-- begin --
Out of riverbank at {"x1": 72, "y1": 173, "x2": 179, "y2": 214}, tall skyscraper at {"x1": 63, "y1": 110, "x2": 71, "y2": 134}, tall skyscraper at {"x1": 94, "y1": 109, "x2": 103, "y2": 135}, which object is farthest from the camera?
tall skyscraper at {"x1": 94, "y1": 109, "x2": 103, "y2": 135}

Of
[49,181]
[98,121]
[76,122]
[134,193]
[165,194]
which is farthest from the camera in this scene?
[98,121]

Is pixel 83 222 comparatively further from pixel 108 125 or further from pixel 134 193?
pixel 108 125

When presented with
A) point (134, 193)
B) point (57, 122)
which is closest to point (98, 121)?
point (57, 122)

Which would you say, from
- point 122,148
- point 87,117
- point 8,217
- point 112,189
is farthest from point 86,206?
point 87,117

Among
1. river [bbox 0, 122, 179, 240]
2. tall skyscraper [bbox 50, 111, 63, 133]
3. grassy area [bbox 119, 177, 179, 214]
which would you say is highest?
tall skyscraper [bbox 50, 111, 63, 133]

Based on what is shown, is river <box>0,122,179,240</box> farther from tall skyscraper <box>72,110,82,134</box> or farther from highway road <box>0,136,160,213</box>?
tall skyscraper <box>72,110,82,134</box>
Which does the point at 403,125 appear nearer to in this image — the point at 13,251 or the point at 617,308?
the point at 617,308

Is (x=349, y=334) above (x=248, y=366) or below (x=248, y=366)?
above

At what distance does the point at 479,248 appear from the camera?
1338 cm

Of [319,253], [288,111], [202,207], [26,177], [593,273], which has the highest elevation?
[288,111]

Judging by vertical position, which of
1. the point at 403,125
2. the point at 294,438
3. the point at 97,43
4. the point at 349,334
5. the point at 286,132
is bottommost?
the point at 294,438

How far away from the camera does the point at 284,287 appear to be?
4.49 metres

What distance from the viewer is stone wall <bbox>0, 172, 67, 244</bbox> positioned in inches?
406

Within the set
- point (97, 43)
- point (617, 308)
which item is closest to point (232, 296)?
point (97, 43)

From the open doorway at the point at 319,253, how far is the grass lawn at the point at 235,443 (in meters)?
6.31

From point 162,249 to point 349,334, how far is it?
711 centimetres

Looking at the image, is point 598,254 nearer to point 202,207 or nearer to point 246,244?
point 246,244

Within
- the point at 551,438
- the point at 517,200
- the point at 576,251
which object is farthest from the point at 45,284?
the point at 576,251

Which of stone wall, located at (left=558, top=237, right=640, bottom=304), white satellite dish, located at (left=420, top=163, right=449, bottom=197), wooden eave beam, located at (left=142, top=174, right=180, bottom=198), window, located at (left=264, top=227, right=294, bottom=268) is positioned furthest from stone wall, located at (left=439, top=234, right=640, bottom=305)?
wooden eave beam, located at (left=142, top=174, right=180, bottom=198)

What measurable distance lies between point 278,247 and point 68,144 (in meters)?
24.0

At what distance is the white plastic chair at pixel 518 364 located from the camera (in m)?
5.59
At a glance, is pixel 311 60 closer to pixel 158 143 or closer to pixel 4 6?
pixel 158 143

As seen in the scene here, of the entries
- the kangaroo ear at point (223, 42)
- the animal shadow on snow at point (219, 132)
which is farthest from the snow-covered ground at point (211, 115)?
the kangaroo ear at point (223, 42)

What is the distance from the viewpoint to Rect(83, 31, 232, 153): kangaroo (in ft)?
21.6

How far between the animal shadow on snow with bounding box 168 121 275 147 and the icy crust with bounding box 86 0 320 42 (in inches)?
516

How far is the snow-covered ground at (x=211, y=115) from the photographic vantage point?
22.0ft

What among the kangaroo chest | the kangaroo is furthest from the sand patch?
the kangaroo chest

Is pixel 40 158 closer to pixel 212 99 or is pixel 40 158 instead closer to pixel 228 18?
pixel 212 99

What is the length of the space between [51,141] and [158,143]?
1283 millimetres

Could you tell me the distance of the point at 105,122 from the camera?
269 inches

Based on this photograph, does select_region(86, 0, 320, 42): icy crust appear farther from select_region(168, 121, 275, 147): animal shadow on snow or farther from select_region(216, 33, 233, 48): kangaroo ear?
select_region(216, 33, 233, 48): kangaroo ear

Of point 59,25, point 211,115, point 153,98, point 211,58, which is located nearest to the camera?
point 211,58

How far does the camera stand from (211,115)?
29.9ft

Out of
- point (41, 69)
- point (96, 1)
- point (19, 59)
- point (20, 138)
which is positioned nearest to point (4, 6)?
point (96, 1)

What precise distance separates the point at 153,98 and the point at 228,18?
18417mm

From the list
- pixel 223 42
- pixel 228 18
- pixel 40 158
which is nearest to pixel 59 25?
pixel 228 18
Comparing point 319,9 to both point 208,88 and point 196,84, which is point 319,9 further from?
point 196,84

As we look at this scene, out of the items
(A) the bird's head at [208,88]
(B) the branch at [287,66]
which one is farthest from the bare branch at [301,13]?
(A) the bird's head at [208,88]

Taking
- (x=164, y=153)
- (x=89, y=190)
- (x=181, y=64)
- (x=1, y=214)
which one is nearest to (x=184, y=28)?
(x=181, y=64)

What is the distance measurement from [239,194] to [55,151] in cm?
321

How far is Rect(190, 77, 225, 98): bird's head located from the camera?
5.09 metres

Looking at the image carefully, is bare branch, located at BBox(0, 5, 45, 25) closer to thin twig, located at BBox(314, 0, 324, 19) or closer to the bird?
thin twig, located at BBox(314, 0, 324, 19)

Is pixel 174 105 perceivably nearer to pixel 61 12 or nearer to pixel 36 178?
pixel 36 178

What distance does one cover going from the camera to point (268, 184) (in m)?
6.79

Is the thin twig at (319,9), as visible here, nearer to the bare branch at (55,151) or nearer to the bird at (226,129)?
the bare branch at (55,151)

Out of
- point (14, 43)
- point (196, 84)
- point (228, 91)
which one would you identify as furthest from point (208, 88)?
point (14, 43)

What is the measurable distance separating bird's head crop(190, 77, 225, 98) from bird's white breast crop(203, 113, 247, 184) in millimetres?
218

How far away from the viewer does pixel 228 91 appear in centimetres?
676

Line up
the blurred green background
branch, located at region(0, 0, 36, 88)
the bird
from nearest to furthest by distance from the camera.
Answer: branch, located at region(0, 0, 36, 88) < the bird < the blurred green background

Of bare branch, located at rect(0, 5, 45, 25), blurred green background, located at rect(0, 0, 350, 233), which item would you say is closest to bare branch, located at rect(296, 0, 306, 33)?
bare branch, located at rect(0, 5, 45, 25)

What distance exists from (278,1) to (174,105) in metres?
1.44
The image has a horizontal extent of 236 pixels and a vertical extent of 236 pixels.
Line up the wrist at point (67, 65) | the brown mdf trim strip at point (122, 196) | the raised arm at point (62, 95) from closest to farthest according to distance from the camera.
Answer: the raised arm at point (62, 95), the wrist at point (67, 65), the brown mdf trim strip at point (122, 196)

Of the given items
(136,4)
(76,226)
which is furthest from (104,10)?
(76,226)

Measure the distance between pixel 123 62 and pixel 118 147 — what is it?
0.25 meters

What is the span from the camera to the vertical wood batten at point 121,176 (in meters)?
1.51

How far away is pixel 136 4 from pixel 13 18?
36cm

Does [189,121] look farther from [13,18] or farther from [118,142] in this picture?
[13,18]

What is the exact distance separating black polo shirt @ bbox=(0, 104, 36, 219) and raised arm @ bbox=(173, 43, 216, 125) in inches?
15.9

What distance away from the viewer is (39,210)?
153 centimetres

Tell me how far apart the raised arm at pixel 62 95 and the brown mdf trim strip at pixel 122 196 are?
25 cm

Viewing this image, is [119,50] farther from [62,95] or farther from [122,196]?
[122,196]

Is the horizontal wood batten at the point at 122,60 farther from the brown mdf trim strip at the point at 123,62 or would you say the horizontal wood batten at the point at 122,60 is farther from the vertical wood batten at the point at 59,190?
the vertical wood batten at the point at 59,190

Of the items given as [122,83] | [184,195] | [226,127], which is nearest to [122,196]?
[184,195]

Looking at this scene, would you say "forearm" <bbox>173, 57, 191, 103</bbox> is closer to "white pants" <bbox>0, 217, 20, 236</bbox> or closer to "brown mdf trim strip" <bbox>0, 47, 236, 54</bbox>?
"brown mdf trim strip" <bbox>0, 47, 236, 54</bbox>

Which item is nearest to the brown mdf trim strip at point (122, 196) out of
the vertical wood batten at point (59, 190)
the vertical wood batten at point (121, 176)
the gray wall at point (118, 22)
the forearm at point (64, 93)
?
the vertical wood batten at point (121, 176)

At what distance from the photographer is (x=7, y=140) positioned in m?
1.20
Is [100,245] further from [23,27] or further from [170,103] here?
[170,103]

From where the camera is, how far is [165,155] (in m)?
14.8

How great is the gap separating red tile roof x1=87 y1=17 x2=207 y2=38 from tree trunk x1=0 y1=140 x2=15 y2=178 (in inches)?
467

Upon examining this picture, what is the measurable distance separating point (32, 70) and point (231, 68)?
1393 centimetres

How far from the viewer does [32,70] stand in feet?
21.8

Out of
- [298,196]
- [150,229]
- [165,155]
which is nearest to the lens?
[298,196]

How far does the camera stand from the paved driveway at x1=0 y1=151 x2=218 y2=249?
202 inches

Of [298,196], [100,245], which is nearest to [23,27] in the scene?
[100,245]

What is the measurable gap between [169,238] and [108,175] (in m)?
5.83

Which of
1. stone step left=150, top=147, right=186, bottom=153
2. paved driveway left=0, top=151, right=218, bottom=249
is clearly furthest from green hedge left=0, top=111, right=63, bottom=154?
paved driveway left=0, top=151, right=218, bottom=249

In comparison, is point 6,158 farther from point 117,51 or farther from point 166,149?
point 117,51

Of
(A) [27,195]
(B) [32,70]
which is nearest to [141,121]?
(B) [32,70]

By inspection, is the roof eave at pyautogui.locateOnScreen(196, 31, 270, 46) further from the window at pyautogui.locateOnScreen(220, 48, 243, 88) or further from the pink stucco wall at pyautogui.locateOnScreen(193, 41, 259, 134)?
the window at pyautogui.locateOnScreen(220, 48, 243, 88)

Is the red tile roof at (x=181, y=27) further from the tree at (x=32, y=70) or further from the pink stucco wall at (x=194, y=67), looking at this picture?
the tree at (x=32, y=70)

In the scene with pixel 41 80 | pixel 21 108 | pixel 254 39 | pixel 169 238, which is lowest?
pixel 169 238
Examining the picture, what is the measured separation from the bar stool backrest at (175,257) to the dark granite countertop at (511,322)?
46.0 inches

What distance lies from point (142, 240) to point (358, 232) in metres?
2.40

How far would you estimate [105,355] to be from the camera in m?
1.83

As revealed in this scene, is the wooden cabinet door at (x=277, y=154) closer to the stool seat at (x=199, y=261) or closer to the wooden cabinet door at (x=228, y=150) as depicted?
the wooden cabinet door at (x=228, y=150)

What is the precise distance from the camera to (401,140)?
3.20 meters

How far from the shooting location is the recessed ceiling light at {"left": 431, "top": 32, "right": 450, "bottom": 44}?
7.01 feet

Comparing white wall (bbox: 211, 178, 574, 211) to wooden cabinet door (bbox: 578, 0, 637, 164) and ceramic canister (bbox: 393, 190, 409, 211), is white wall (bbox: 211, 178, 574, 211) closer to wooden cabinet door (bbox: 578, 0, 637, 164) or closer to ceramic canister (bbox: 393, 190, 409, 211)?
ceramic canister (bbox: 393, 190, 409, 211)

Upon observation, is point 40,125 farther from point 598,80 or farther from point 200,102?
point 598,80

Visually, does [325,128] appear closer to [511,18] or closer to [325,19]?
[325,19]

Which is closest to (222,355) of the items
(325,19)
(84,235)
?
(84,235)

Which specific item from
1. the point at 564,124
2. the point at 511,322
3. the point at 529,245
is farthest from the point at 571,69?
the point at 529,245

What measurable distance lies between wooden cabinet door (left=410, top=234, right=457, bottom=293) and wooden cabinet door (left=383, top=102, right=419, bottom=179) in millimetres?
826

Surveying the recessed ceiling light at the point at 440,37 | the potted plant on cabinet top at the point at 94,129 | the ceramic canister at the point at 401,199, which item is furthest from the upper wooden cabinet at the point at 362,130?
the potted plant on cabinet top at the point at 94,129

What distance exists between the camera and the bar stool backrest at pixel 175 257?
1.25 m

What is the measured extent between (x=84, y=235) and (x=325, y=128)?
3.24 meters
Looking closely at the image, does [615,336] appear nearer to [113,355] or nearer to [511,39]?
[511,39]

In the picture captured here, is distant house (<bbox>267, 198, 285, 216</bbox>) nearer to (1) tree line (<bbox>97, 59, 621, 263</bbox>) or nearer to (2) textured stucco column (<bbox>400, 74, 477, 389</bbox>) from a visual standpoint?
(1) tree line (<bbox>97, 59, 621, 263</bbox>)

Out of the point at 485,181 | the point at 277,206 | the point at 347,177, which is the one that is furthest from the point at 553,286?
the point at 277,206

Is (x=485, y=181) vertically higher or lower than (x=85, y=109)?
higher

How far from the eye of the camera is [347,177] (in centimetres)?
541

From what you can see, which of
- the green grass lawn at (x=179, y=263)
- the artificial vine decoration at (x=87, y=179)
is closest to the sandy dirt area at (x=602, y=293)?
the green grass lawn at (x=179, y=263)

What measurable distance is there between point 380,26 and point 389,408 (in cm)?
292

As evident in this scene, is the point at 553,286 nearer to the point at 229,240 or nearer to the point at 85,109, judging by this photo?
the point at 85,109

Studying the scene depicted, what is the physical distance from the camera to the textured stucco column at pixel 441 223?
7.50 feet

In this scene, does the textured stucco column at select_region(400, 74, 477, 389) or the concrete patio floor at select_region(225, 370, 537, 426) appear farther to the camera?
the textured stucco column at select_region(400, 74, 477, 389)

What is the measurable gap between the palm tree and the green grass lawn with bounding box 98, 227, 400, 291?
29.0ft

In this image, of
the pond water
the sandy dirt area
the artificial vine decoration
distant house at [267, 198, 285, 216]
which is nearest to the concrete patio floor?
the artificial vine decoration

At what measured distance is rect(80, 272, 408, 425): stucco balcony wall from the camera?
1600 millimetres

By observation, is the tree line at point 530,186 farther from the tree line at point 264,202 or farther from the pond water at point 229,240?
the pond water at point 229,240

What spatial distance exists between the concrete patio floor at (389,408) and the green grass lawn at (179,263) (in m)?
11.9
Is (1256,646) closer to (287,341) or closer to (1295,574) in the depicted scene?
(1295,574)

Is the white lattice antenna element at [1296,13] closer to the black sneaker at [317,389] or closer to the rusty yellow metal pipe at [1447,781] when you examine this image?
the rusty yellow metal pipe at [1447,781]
-- end --
Reproduce the material from the line containing "Is (1256,646) closer" through its last line, inclusive, renaming "sneaker" to "shoe" and keeping everything else unchanged.

Is (1256,646) closer to (287,341) or closer to (1295,574) in the depicted scene?
(1295,574)

Is the white lattice antenna element at [1296,13] closer to the black shoe at [317,389] or closer to the rusty yellow metal pipe at [1447,781] when you examine this image?
the rusty yellow metal pipe at [1447,781]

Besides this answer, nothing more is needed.